**REQUIRED TASK:** Write out precisely the lines beginning with the line that contains "How far does" and ending with the last line of the entries, and no other lines.

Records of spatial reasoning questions
........

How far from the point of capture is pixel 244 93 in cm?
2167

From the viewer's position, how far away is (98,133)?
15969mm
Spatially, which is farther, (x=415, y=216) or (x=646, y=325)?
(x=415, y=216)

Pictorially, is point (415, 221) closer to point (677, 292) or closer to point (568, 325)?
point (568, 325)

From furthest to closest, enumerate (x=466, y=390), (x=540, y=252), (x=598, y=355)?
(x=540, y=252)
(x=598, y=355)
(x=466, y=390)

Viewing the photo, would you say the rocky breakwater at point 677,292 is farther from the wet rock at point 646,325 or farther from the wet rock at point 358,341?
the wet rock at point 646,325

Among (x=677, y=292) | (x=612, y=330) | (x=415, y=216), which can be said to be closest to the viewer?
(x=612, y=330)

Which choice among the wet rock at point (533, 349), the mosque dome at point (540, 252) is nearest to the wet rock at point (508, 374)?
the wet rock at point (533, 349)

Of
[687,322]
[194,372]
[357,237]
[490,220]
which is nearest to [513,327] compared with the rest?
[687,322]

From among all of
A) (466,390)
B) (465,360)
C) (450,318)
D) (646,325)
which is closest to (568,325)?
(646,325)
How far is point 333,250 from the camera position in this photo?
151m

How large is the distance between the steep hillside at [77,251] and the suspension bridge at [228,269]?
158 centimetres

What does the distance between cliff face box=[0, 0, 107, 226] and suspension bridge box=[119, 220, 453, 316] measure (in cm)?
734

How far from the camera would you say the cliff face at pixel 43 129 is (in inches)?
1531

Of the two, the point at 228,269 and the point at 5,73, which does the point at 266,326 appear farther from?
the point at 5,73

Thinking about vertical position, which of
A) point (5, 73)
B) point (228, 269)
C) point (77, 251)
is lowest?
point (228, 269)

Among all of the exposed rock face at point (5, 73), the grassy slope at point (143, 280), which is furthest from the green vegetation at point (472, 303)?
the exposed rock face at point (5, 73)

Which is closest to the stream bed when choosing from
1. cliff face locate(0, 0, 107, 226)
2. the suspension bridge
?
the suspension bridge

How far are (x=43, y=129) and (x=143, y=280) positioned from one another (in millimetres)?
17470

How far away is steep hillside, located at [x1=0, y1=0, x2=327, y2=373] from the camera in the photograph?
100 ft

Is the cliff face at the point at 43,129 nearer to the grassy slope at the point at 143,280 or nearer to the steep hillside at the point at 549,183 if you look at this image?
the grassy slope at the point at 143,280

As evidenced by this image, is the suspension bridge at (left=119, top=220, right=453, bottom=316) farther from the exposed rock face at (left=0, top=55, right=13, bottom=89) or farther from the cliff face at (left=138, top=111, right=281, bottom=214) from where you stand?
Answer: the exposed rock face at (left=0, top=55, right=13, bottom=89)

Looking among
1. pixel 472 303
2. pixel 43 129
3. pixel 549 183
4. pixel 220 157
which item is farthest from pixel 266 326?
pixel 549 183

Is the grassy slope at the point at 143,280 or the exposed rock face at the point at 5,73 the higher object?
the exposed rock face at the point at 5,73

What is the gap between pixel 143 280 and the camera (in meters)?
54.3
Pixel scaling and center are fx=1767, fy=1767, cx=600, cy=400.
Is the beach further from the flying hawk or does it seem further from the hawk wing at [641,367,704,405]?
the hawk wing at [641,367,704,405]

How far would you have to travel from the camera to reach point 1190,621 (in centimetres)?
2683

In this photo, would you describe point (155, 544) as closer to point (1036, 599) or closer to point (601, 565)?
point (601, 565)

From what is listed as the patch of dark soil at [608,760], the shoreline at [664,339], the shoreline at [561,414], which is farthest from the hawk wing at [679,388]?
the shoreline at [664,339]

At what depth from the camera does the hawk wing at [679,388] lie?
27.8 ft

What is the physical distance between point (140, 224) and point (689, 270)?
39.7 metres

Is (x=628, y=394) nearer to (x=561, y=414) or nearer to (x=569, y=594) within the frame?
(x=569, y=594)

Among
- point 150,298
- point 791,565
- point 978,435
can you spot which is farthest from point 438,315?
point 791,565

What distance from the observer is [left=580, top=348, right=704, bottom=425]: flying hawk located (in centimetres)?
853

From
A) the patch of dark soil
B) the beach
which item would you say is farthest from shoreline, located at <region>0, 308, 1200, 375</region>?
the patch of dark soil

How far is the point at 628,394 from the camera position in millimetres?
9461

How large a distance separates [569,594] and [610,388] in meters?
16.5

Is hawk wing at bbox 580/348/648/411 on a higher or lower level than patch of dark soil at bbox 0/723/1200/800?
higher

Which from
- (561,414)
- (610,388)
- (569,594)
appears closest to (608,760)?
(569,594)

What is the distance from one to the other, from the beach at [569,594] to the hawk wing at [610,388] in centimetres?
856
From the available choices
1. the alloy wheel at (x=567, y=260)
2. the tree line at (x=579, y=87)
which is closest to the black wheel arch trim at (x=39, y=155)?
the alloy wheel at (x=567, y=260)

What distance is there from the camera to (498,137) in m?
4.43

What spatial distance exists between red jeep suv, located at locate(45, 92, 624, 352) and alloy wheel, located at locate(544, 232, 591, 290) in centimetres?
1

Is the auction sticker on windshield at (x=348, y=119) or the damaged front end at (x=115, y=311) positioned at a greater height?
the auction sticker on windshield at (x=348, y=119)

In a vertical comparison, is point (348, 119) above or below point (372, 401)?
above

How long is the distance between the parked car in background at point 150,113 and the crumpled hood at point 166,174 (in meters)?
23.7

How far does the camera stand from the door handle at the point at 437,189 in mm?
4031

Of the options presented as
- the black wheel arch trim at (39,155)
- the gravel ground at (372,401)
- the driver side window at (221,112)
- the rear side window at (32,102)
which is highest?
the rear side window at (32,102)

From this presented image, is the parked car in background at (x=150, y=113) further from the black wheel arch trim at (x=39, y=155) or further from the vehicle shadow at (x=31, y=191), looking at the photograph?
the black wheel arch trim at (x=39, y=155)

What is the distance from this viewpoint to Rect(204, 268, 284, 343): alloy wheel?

........

**TASK RESULT:**
How far does the camera stand from the door handle at the point at 437,189 in mm?
4031

Of the options presented as
- the black wheel arch trim at (39,155)
- the gravel ground at (372,401)
- the driver side window at (221,112)
- the rear side window at (32,102)
which is highest?
the rear side window at (32,102)

From this presented image, is the parked car in background at (x=150, y=113) further from the black wheel arch trim at (x=39, y=155) or further from the vehicle shadow at (x=31, y=191), looking at the photograph?
the black wheel arch trim at (x=39, y=155)

What is the distance from this viewpoint to Rect(204, 268, 284, 343): alloy wheel?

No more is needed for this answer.